### What you are asked to do
Turn the lines of every record below into a numbered list, skipping blank lines. Leave the pictures out of your answer.

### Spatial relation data
━━━━━━━━

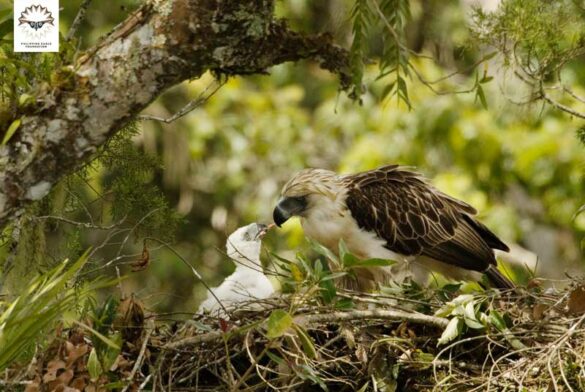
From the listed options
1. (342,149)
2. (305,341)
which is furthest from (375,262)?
(342,149)

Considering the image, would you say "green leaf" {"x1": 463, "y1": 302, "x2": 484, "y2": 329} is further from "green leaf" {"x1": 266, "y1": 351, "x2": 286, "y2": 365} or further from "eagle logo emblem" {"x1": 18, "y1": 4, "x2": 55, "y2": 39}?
"eagle logo emblem" {"x1": 18, "y1": 4, "x2": 55, "y2": 39}

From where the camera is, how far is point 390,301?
5.48 metres

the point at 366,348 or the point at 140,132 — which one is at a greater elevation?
the point at 140,132

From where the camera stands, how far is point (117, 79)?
422 cm

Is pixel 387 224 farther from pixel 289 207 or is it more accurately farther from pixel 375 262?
pixel 375 262

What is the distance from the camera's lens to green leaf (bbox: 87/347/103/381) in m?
4.56

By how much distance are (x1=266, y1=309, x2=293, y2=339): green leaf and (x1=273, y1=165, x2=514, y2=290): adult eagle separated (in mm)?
1844

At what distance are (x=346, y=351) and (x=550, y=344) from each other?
0.95m

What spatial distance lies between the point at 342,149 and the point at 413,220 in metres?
5.35

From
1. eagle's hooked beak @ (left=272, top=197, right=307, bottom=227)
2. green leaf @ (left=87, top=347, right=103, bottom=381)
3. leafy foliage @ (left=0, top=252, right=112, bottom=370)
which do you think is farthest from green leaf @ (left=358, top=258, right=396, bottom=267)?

━━━━━━━━

### Written response
1. From the listed options
2. 1. (342,149)
3. 2. (305,341)
4. which is furthest from (375,262)?
5. (342,149)
6. Considering the image, would you say "green leaf" {"x1": 463, "y1": 302, "x2": 484, "y2": 329} is further from "green leaf" {"x1": 266, "y1": 351, "x2": 286, "y2": 365} or further from "eagle logo emblem" {"x1": 18, "y1": 4, "x2": 55, "y2": 39}?
7. "eagle logo emblem" {"x1": 18, "y1": 4, "x2": 55, "y2": 39}
8. From where the camera is, how far is point 390,301?
9. 5.48 metres
10. the point at 366,348 or the point at 140,132 — which one is at a greater elevation?
11. the point at 140,132
12. From where the camera stands, how far is point (117, 79)?
13. 422 cm
14. Is pixel 387 224 farther from pixel 289 207 or is it more accurately farther from pixel 375 262?
15. pixel 375 262
16. What is the distance from the camera's lens to green leaf (bbox: 87/347/103/381) in m?
17. 4.56
18. By how much distance are (x1=266, y1=309, x2=293, y2=339): green leaf and (x1=273, y1=165, x2=514, y2=290): adult eagle separated (in mm)?
19. 1844
20. At what distance are (x=346, y=351) and (x=550, y=344) from each other?
21. 0.95m
22. What spatial distance lies between the point at 342,149 and the point at 413,220 in metres?
23. 5.35
24. From
25. 1. eagle's hooked beak @ (left=272, top=197, right=307, bottom=227)
26. 2. green leaf @ (left=87, top=347, right=103, bottom=381)
27. 3. leafy foliage @ (left=0, top=252, right=112, bottom=370)
28. which do you think is farthest from green leaf @ (left=358, top=258, right=396, bottom=267)?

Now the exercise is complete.